Working at the Orpheum allowed me into other venues, too, since they were all run by legendary local promoter Don Law. We worked the Concerts on the Common shows in Boston, where I discovered that Don Henley, like Daltry, was in a famous band before going solo and topping the charts with “The Boys of Summer.” And when Great Woods (now Xfinity Center) opened in 1986, we were even issued embroidered polo shirts! Quite the step up from our Orpheum garb.

My Orpheum gig ended in 1989, when going to college left me too busy. Shortly after I stopped working there, I realized that I’d never be so plugged in to the music scene again. When I went back to the theatre in 2023 (to see my 50th Dylan show), someone had spent that million dollars I’d dreamed of having (and much, much more!) to renovate the place, and it was an incredible transformation. The walls were unscarred, the lobby mirrors not nearly as smoky. Hell, they even served wine and beer, which was unheard of in the early ‘80s when I was working the aisles.
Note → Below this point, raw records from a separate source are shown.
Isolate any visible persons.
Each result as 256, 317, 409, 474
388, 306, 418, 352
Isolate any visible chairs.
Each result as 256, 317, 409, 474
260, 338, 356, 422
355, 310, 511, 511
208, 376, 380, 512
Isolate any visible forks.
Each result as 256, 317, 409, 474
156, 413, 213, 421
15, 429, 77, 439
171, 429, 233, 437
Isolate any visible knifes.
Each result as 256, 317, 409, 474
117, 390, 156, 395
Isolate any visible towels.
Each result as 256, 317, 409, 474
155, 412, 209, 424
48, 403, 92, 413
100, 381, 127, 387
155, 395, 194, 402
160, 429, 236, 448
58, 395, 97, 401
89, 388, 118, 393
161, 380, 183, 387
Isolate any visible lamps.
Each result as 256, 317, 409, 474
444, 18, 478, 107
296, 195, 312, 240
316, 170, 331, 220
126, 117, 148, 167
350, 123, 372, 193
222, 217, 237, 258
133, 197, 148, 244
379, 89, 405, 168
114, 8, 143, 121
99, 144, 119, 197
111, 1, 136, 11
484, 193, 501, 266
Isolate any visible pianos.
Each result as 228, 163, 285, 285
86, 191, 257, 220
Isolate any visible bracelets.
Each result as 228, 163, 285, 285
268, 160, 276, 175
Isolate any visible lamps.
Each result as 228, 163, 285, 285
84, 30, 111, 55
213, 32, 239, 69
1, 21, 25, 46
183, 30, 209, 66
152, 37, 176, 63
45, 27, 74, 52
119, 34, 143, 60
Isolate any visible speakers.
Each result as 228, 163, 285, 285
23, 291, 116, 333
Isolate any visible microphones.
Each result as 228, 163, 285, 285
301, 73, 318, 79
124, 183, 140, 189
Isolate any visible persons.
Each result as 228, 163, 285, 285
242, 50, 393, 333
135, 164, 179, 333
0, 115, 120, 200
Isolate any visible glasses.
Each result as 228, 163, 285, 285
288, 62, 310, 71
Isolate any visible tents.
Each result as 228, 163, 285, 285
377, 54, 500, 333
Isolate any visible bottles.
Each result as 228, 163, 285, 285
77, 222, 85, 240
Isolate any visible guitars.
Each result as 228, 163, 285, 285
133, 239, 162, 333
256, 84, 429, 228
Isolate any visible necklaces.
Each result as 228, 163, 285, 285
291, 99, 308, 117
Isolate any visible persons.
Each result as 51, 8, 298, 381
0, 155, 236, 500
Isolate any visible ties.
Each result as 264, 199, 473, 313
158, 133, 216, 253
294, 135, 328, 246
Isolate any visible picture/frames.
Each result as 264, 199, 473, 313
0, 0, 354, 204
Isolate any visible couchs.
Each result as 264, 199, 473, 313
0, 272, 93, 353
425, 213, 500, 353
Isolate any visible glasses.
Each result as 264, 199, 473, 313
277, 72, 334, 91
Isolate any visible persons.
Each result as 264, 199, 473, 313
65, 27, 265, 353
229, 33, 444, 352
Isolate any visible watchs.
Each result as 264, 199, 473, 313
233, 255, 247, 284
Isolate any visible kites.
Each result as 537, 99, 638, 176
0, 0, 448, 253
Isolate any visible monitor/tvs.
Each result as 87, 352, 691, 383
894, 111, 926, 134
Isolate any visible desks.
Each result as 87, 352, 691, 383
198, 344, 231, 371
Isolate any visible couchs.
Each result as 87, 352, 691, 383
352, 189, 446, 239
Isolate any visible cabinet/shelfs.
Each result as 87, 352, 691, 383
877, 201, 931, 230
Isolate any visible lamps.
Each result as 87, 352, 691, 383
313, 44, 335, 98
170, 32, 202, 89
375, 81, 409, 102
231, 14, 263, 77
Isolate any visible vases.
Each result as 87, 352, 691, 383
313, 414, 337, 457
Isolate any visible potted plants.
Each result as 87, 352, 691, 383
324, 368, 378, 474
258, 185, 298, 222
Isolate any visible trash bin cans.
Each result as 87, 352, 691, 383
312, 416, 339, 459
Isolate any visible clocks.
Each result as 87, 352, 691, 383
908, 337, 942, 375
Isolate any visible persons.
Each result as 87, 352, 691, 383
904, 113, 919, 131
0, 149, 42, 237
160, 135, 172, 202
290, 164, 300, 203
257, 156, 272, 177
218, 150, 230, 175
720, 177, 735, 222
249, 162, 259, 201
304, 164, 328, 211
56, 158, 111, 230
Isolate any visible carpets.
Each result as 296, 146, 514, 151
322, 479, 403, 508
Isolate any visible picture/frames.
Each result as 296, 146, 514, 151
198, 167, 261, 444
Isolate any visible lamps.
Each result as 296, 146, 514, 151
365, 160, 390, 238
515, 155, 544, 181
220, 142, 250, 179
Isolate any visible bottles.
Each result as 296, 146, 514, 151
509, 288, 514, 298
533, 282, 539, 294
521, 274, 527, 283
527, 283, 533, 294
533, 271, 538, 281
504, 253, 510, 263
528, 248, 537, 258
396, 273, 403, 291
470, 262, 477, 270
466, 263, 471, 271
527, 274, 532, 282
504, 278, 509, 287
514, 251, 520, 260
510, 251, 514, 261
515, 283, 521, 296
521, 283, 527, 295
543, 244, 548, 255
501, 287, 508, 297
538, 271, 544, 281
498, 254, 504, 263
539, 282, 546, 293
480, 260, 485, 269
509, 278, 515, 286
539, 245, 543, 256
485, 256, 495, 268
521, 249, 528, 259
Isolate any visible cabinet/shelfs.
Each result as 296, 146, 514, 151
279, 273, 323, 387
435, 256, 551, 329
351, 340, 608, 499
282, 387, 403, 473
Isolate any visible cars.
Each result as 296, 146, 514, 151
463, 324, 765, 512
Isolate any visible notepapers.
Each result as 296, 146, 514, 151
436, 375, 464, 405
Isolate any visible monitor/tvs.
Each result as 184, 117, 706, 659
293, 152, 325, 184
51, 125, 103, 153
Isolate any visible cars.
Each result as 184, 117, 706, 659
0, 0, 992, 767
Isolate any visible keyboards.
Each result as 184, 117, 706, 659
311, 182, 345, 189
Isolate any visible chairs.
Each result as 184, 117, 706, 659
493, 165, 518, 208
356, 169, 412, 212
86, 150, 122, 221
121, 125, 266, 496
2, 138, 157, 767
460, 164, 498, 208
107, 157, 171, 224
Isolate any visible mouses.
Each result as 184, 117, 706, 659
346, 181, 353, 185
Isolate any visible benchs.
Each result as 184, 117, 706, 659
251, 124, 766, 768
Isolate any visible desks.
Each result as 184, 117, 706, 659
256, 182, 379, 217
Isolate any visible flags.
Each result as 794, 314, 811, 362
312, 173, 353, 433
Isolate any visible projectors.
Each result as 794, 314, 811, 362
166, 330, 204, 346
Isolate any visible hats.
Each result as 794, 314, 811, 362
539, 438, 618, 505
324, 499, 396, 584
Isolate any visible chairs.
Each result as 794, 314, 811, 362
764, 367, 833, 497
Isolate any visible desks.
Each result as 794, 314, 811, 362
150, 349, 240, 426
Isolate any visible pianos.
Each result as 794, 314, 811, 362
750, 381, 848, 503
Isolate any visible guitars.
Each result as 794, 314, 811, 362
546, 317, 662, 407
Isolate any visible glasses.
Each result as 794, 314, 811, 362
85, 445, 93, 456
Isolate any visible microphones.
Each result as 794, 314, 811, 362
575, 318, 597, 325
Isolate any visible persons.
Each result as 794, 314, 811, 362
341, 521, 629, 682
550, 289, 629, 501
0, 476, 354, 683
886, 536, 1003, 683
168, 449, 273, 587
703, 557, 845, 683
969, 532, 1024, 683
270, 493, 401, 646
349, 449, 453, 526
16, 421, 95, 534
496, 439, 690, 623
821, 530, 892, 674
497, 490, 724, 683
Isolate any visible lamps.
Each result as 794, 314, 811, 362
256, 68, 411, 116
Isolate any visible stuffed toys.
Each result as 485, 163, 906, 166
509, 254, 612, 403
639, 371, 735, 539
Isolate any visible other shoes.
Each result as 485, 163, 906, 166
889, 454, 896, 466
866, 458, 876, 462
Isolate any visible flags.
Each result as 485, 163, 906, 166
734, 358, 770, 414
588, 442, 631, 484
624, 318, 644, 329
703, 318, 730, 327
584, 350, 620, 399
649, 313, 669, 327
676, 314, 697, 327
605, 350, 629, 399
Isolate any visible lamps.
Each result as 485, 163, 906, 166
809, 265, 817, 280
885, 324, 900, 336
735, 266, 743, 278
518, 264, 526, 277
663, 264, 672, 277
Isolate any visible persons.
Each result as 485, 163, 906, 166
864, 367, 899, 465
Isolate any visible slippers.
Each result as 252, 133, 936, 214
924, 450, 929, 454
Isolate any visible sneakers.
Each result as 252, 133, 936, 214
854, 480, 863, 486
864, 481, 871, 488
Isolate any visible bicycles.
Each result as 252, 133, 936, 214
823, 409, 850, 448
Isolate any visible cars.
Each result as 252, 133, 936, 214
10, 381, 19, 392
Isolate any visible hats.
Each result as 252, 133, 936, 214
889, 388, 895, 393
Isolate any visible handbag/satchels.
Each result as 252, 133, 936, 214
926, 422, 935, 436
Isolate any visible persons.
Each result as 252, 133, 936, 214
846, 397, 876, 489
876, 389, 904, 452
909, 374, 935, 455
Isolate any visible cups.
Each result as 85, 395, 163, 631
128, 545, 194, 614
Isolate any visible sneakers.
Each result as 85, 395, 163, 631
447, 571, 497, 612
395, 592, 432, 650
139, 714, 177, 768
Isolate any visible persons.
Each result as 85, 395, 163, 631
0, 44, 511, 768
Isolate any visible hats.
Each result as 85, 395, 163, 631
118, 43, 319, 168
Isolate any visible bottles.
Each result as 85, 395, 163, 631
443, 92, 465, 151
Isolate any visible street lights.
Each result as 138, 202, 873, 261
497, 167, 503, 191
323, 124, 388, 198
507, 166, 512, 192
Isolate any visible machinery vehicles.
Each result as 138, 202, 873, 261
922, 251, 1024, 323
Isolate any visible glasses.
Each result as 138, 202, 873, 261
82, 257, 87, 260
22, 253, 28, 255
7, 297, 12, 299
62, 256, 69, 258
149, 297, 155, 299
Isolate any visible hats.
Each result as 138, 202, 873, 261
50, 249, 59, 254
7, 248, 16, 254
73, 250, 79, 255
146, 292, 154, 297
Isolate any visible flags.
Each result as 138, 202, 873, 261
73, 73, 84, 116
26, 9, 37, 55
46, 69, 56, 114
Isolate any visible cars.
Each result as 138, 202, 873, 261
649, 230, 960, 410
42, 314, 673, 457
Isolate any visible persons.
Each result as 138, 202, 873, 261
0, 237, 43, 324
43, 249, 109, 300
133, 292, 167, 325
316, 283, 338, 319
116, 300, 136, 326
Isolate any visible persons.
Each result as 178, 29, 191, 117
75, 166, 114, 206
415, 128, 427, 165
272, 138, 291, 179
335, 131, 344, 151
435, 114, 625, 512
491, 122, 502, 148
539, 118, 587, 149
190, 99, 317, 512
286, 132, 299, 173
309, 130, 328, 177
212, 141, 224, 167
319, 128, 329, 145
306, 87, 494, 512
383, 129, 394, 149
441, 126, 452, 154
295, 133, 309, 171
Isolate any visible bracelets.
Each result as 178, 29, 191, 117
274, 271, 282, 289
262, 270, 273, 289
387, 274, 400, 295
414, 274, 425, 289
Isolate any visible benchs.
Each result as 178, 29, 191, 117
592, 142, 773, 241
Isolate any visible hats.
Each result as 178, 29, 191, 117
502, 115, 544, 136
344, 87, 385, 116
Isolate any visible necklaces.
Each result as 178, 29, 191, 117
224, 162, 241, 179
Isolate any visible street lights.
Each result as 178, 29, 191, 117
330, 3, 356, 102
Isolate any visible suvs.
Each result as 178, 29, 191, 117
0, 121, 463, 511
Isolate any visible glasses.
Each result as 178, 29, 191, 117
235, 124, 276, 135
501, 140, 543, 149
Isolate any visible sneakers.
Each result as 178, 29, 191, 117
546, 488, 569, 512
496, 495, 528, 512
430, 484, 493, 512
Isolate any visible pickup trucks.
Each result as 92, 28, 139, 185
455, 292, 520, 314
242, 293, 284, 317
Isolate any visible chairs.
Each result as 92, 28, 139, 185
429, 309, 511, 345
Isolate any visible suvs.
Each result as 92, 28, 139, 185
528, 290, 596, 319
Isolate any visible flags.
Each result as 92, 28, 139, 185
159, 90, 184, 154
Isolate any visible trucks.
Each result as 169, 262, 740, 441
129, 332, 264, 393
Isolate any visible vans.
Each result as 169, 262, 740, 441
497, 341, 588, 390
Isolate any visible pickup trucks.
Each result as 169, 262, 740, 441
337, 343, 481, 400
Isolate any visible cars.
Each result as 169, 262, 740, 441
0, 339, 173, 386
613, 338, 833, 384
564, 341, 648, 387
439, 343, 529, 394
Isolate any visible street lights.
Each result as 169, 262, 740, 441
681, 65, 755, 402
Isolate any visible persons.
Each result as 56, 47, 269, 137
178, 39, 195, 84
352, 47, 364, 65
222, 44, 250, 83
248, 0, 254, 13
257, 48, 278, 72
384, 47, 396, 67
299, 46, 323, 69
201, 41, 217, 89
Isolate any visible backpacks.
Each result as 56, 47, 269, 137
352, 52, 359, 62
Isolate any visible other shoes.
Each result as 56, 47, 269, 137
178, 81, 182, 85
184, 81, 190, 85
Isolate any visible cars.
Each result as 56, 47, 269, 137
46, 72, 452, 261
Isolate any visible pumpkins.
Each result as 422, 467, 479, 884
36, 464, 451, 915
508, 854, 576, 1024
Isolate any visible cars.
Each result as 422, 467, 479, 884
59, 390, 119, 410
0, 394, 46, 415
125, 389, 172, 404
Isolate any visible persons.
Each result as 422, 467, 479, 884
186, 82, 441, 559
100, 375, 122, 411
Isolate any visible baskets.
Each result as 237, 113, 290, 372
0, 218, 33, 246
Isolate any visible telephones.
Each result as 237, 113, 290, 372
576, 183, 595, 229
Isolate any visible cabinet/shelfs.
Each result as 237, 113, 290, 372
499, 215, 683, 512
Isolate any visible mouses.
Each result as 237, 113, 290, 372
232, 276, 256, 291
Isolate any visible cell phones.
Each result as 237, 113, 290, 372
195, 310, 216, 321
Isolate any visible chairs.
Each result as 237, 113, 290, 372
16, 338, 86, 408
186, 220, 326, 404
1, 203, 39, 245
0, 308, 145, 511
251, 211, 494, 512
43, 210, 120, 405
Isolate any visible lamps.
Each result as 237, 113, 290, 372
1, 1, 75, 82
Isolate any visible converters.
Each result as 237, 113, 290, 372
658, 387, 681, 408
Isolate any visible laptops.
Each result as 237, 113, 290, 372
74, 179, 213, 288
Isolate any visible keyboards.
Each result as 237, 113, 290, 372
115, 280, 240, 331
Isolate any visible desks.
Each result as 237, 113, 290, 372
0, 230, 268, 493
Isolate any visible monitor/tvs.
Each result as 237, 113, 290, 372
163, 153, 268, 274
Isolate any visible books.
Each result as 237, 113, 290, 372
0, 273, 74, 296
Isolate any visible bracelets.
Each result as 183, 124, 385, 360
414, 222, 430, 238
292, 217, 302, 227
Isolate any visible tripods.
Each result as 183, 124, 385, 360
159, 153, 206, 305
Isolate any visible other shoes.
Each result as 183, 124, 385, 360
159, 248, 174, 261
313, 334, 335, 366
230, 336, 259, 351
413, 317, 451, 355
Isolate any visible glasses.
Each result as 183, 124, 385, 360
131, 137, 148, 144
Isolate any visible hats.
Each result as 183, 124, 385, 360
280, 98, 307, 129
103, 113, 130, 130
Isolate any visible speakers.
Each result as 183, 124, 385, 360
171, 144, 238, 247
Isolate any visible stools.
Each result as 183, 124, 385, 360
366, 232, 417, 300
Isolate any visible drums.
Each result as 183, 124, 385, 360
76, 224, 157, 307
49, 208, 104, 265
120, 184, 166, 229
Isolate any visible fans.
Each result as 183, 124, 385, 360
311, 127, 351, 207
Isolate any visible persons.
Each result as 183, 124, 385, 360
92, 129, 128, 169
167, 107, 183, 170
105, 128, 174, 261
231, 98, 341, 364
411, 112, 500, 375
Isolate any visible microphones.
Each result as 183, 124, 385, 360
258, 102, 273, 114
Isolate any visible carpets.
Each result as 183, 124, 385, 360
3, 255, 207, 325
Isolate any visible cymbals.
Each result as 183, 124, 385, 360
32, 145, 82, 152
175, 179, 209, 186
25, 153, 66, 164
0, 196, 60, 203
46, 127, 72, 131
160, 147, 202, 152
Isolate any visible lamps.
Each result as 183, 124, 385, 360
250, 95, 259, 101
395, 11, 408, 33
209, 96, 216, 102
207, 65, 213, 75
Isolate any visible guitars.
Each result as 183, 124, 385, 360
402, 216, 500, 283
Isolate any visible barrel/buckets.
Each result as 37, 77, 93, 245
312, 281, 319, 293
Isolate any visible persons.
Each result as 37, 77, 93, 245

The seats were still too narrow, but the ceilings and details had been scoured and were more than a little impressive. Despite the major clean-up efforts, though, it still had enough of the faded beauty that I immediately remembered from my teen years and the scores of shows that I’d never thought I’d appreciate now as an adult. And one thing that was true for both my first and most recent trip to the Orpheum: I liked-ed it!

(by John Radosta)

Lifelong Boston resident John Radosta is the co-author (with Keith Nainby) of Bob Dylan in Performance: Song, Stage, and Screen (Lexington, 2019) and has written numerous articles about Dylan and Woody Guthrie for a variety of publications.